> [Aim of the task] Where a line of the material contains the string "fraction", copy that line.
——————
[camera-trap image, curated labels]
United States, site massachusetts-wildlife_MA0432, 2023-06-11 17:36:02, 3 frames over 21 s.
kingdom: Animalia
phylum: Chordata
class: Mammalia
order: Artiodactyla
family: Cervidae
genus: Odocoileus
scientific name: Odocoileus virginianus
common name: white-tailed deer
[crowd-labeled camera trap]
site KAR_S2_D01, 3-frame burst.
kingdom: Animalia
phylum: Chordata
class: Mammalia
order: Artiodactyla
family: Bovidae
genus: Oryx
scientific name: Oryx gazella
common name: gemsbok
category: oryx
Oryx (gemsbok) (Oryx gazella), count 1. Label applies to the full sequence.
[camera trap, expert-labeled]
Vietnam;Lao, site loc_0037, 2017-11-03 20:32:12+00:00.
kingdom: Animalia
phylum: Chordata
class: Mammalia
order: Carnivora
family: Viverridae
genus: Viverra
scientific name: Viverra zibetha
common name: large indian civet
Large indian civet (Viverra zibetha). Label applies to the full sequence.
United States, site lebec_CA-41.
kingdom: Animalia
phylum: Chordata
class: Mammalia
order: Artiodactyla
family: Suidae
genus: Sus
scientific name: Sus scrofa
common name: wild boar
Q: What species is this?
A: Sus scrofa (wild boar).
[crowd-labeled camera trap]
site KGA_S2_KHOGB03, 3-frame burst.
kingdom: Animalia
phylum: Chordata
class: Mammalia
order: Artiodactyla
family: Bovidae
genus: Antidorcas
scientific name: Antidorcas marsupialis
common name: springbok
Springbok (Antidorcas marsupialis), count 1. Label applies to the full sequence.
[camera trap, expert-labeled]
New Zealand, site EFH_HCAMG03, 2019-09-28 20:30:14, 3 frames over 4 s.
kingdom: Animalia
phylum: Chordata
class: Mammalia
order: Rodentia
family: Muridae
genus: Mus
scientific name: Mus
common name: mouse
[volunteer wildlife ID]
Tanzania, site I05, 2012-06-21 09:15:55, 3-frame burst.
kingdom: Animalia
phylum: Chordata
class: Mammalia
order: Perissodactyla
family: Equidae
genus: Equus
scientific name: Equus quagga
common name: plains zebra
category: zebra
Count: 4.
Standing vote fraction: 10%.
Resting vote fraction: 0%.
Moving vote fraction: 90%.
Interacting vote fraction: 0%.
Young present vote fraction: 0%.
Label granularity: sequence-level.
——————
> [Exercise solution]
Standing vote fraction: 10%.
Resting vote fraction: 0%.
Moving vote fraction: 90%.
Interacting vote fraction: 0%.
Young present vote fraction: 0%.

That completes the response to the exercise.